- _GIVEN REQUEST_:
Please arrange all of the records below as a numbered list, leaving out the blank lines.
────
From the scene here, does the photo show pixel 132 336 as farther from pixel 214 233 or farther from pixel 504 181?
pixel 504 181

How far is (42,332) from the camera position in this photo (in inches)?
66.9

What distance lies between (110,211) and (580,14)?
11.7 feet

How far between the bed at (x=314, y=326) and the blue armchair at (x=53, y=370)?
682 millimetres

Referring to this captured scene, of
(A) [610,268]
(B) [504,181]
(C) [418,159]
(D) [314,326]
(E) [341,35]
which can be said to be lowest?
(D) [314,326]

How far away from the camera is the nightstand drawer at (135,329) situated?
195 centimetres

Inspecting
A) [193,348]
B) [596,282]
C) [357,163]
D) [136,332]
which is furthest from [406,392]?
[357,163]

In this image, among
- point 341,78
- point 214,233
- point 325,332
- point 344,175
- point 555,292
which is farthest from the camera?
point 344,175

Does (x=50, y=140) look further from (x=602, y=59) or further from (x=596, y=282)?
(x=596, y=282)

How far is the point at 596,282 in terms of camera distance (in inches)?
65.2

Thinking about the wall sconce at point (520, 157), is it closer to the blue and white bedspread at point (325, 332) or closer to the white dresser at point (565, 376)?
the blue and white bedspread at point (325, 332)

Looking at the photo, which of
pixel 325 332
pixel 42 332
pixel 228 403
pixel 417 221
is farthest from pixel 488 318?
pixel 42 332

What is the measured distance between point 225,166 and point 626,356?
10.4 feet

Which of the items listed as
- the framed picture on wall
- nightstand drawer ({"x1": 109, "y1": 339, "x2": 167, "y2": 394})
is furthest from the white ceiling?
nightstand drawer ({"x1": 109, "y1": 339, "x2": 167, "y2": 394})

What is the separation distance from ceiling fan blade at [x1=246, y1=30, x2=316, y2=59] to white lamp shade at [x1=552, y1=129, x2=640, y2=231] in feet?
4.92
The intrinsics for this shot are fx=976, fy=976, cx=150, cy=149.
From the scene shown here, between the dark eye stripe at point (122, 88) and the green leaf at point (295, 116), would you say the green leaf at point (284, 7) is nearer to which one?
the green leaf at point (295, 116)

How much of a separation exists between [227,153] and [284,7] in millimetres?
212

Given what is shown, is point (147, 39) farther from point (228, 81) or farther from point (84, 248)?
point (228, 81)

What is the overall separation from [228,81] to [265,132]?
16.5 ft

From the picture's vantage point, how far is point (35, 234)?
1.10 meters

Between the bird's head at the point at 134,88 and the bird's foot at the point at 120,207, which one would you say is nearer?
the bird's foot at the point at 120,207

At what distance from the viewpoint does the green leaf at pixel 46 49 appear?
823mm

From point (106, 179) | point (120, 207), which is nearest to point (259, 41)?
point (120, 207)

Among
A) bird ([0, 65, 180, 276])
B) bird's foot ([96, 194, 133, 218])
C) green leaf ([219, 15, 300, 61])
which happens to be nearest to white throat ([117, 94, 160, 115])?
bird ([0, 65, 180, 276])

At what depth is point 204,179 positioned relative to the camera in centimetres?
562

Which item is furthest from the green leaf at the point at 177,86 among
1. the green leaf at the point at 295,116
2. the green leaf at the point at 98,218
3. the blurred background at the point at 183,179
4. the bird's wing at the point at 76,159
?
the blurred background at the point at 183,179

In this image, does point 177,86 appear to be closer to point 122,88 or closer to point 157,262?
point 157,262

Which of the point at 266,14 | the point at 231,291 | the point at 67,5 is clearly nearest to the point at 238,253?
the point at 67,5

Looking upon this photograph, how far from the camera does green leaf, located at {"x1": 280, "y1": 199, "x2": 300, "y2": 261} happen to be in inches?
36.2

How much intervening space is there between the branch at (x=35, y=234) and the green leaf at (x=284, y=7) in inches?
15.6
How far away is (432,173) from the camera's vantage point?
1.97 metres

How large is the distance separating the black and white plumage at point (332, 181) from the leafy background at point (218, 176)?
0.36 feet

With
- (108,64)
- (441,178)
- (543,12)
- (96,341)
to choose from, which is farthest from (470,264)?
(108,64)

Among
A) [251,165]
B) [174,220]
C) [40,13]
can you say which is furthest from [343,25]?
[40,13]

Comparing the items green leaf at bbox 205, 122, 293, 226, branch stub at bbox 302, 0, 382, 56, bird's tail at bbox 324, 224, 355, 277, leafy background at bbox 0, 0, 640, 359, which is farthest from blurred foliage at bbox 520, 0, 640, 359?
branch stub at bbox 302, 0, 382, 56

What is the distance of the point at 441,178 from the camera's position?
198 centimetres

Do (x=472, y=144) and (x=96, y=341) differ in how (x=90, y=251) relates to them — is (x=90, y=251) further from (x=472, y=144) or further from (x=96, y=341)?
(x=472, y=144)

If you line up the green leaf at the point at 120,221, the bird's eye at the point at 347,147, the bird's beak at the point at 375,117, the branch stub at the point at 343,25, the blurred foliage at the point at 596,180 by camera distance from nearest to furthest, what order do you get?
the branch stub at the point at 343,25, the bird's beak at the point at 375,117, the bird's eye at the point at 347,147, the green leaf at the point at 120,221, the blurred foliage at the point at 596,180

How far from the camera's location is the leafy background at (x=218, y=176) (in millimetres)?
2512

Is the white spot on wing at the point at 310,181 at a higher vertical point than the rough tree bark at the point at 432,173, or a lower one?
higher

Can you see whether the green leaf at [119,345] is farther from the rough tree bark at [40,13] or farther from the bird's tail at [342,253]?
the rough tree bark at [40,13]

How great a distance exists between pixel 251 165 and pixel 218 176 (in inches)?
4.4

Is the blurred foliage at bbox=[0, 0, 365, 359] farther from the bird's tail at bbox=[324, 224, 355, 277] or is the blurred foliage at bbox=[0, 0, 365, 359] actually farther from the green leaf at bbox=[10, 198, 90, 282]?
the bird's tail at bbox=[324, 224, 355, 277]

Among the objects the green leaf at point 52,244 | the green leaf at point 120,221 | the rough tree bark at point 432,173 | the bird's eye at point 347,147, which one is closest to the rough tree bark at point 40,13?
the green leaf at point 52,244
────
- _REPLY_:
1. From the scene here, does the photo show pixel 132 336 as farther from pixel 214 233 or farther from pixel 504 181?
2. pixel 504 181
3. How far is (42,332) from the camera position in this photo (in inches)?
4. 66.9
5. What distance lies between (110,211) and (580,14)?
6. 11.7 feet
7. How far between the bed at (x=314, y=326) and the blue armchair at (x=53, y=370)?
8. 682 millimetres
9. Referring to this captured scene, of
10. (A) [610,268]
11. (B) [504,181]
12. (C) [418,159]
13. (D) [314,326]
14. (E) [341,35]
15. which can be said to be lowest?
16. (D) [314,326]
17. How far away from the camera is the nightstand drawer at (135,329) situated?
18. 195 centimetres
19. Inspecting
20. A) [193,348]
21. B) [596,282]
22. C) [357,163]
23. D) [136,332]
24. which is furthest from [406,392]?
25. [357,163]
26. In this image, among
27. - point 341,78
28. - point 214,233
29. - point 325,332
30. - point 344,175
31. - point 555,292
32. which is farthest from the camera?
33. point 344,175
34. Does (x=50, y=140) look further from (x=602, y=59) or further from (x=596, y=282)?
35. (x=596, y=282)
36. How far is the point at 596,282 in terms of camera distance (in inches)?
37. 65.2
38. Thinking about the wall sconce at point (520, 157), is it closer to the blue and white bedspread at point (325, 332) or closer to the white dresser at point (565, 376)?
39. the blue and white bedspread at point (325, 332)
40. Looking at the photo, which of
41. pixel 325 332
42. pixel 42 332
43. pixel 228 403
44. pixel 417 221
45. is farthest from pixel 488 318?
46. pixel 42 332
47. What is the measured distance between point 225,166 and point 626,356?
48. 10.4 feet
49. Which of the items listed as
50. - the framed picture on wall
51. - nightstand drawer ({"x1": 109, "y1": 339, "x2": 167, "y2": 394})
52. is furthest from the white ceiling?
53. nightstand drawer ({"x1": 109, "y1": 339, "x2": 167, "y2": 394})
54. What is the separation distance from ceiling fan blade at [x1=246, y1=30, x2=316, y2=59] to white lamp shade at [x1=552, y1=129, x2=640, y2=231] in feet?
55. 4.92
56. The intrinsics for this shot are fx=976, fy=976, cx=150, cy=149.
57. From the scene shown here, between the dark eye stripe at point (122, 88) and the green leaf at point (295, 116), would you say the green leaf at point (284, 7) is nearer to which one?
58. the green leaf at point (295, 116)
59. How much of a separation exists between [227,153] and [284,7] in millimetres?
60. 212
61. Given what is shown, is point (147, 39) farther from point (228, 81) or farther from point (84, 248)?
62. point (228, 81)
63. What is the overall separation from [228,81] to [265,132]?
64. 16.5 ft
65. From the picture's vantage point, how far is point (35, 234)?
66. 1.10 meters
67. Between the bird's head at the point at 134,88 and the bird's foot at the point at 120,207, which one would you say is nearer?
68. the bird's foot at the point at 120,207
69. At what distance from the viewpoint does the green leaf at pixel 46 49 appear?
70. 823mm
71. From point (106, 179) | point (120, 207), which is nearest to point (259, 41)?
72. point (120, 207)
73. Among
74. A) bird ([0, 65, 180, 276])
75. B) bird's foot ([96, 194, 133, 218])
76. C) green leaf ([219, 15, 300, 61])
77. which happens to be nearest to white throat ([117, 94, 160, 115])?
78. bird ([0, 65, 180, 276])
79. At what depth is point 204,179 positioned relative to the camera in centimetres?
80. 562
81. Which item is furthest from the green leaf at the point at 177,86 among
82. 1. the green leaf at the point at 295,116
83. 2. the green leaf at the point at 98,218
84. 3. the blurred background at the point at 183,179
85. 4. the bird's wing at the point at 76,159
86. ?
87. the blurred background at the point at 183,179
88. In this image, does point 177,86 appear to be closer to point 122,88 or closer to point 157,262?
89. point 157,262
90. Which of the point at 266,14 | the point at 231,291 | the point at 67,5 is clearly nearest to the point at 238,253?
91. the point at 67,5
92. Looking upon this photograph, how far from the camera does green leaf, located at {"x1": 280, "y1": 199, "x2": 300, "y2": 261} happen to be in inches?
93. 36.2
94. How much intervening space is there between the branch at (x=35, y=234) and the green leaf at (x=284, y=7) in inches?
95. 15.6
96. How far away is (432,173) from the camera's vantage point?
97. 1.97 metres
98. How large is the distance separating the black and white plumage at point (332, 181) from the leafy background at point (218, 176)?
99. 0.36 feet
100. With
101. - (108,64)
102. - (441,178)
103. - (543,12)
104. - (96,341)
105. to choose from, which is farthest from (470,264)?
106. (108,64)
107. Among
108. A) [251,165]
109. B) [174,220]
110. C) [40,13]
111. can you say which is furthest from [343,25]?
112. [40,13]
113. Comparing the items green leaf at bbox 205, 122, 293, 226, branch stub at bbox 302, 0, 382, 56, bird's tail at bbox 324, 224, 355, 277, leafy background at bbox 0, 0, 640, 359, which is farthest from blurred foliage at bbox 520, 0, 640, 359?
114. branch stub at bbox 302, 0, 382, 56
115. What is the distance of the point at 441,178 from the camera's position?
116. 198 centimetres
117. Do (x=472, y=144) and (x=96, y=341) differ in how (x=90, y=251) relates to them — is (x=90, y=251) further from (x=472, y=144) or further from (x=96, y=341)?
118. (x=472, y=144)
119. If you line up the green leaf at the point at 120,221, the bird's eye at the point at 347,147, the bird's beak at the point at 375,117, the branch stub at the point at 343,25, the blurred foliage at the point at 596,180 by camera distance from nearest to furthest, what order do you get?
120. the branch stub at the point at 343,25, the bird's beak at the point at 375,117, the bird's eye at the point at 347,147, the green leaf at the point at 120,221, the blurred foliage at the point at 596,180
121. How far from the camera's location is the leafy background at (x=218, y=176) (in millimetres)?
122. 2512
123. Is the white spot on wing at the point at 310,181 at a higher vertical point than the rough tree bark at the point at 432,173, or a lower one?
124. higher
125. Can you see whether the green leaf at [119,345] is farther from the rough tree bark at [40,13] or farther from the bird's tail at [342,253]?
126. the rough tree bark at [40,13]
127. How great a distance exists between pixel 251 165 and pixel 218 176 (in inches)?
128. 4.4
129. Is the blurred foliage at bbox=[0, 0, 365, 359] farther from the bird's tail at bbox=[324, 224, 355, 277] or is the blurred foliage at bbox=[0, 0, 365, 359] actually farther from the green leaf at bbox=[10, 198, 90, 282]?
130. the bird's tail at bbox=[324, 224, 355, 277]
131. Among the objects the green leaf at point 52,244 | the green leaf at point 120,221 | the rough tree bark at point 432,173 | the bird's eye at point 347,147, which one is closest to the rough tree bark at point 40,13?
132. the green leaf at point 52,244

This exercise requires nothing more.